WHAT THE TASK ASKS: Copy out precisely the lines of the material that follows, beginning with the line containing "Tenderwest Brew N Que Perth" and ending with its last line; exclude pictures.

RECORDS FOR THE EXERCISE:
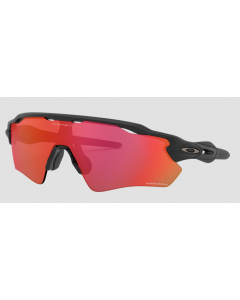 Oakley Radar® EV Path™ PRIZM™ Road solbrille - Prizm Trail Torch/Red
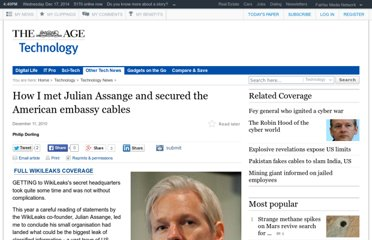 http://www.theage.com.au/technology/technology-news/how-i-met-julian-assange-and-secured-the-american-embassy-cables-20101210-18sxj.html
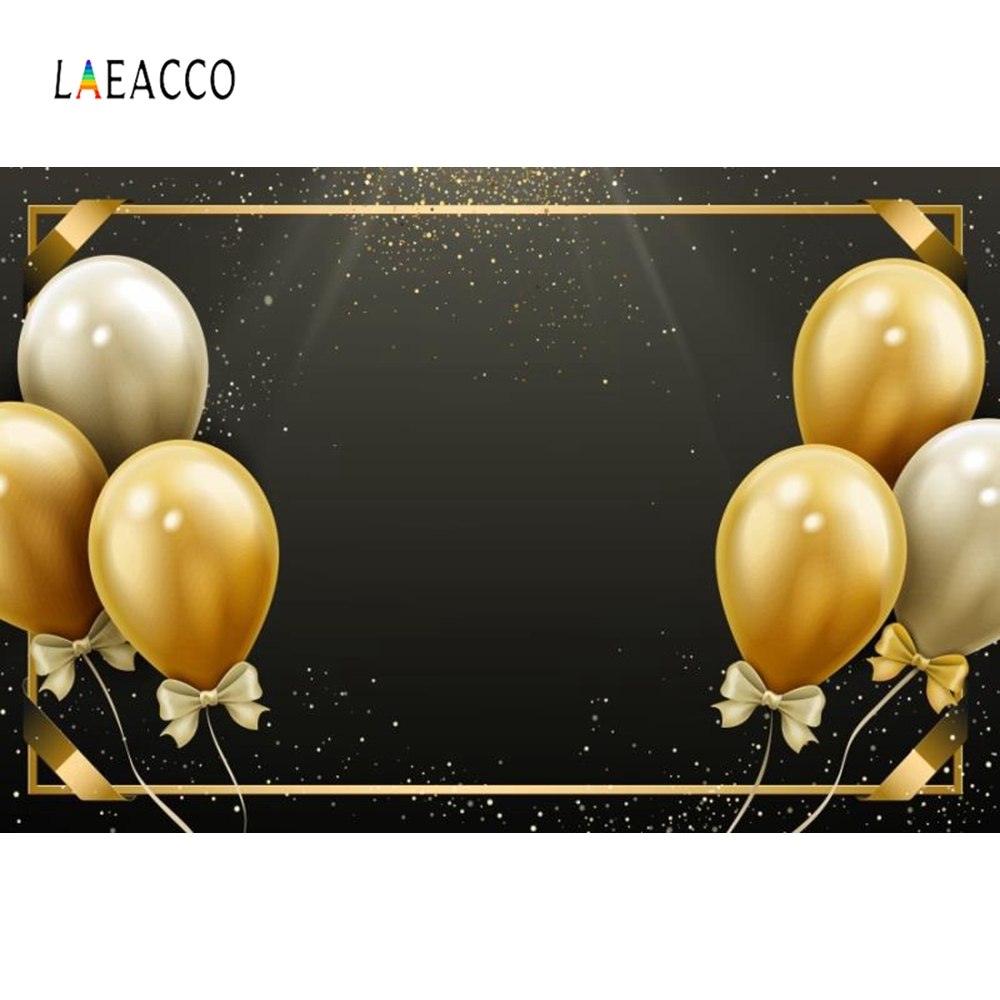 Laeacco Golden Gray Balloons Party Backdrop Portrait Photography Backgrounds Customized Photographic Backdrops for Photo Studio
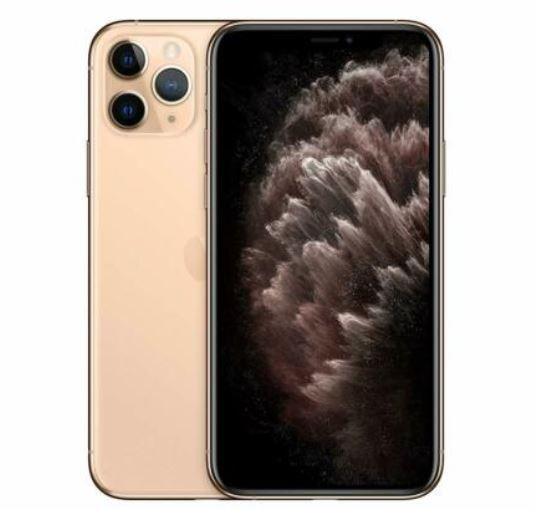 Apple iPhone 11 Pro Gold 64GB für 769€ (statt 899€) Neuware!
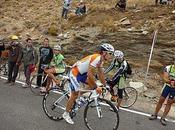 Tour d'Espagne-Oscar Freire abandonné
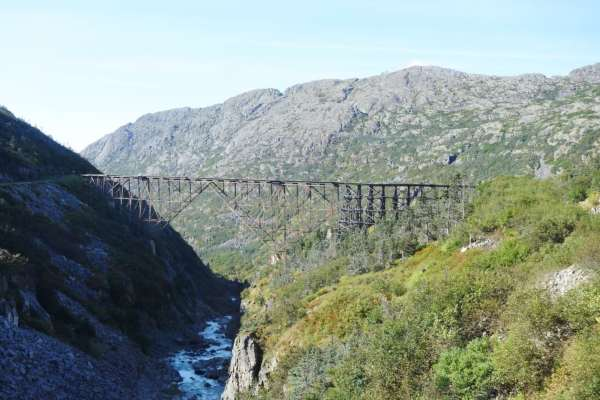 White Pass Railway and Historic City Highlights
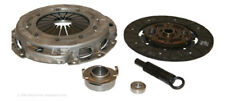 Mazda MX6 626     Ford Probe NEW CLUTCH KIT  1988-1992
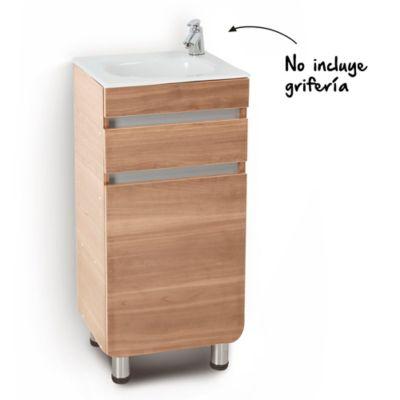 Mueble de baño Aluvia Miel 40x35 cm con lavamanos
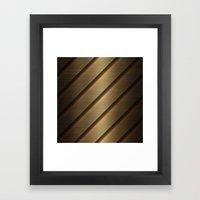 Copper Brass Metal Pipe Framed Art Print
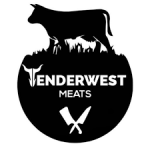 Tenderwest Brew N Que Perth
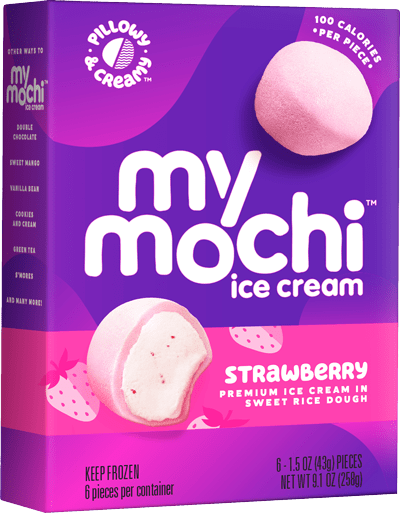 MyMochi Strawberry - 6ct box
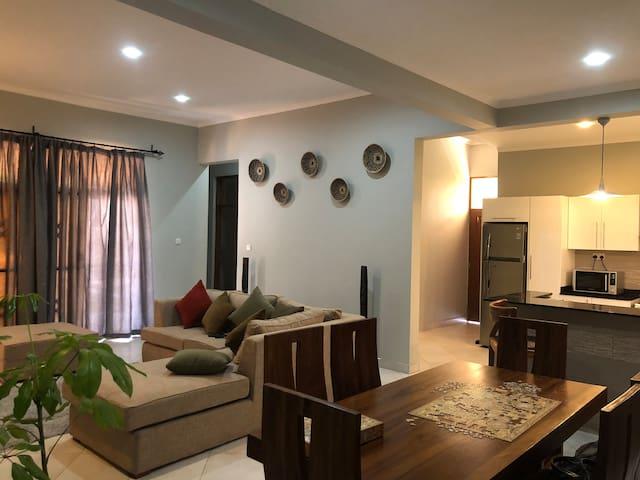 Dexter Homes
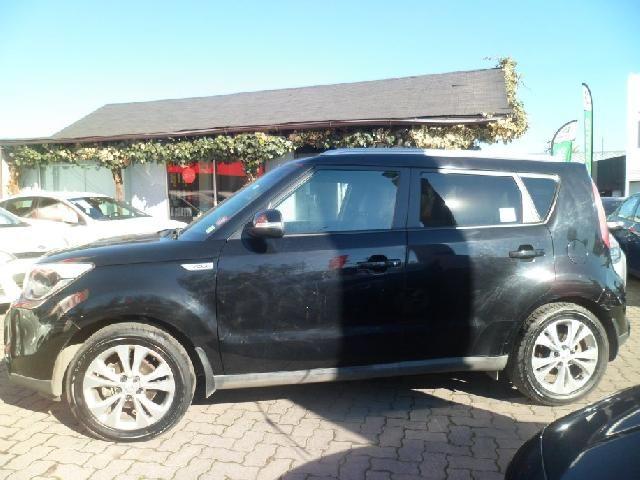 Autos Rosselot Kia New soul ex 1.6 6at full euro v - 1493 2016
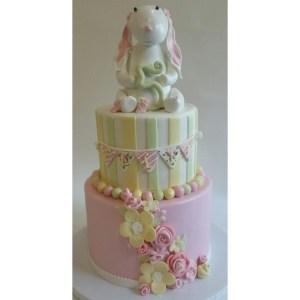 Easter Cake Portland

EXPECTED OUTPUT:
 Tenderwest Brew N Que Perth
 MyMochi Strawberry - 6ct box
 Dexter Homes
 Autos Rosselot Kia New soul ex 1.6 6at full euro v - 1493 2016
 Easter Cake Portland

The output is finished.